#### Исходные данные ####

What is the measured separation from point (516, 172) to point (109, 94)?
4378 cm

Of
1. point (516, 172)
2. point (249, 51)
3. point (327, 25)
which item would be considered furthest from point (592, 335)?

####

**Цель упражнения:** Отредактируйте записи выше: замените «point» на «location», а всё остальное оставьте без изменений.

**Результат:**
What is the measured separation from location (516, 172) to location (109, 94)?
4378 cm

Of
1. location (516, 172)
2. location (249, 51)
3. location (327, 25)
which item would be considered furthest from location (592, 335)?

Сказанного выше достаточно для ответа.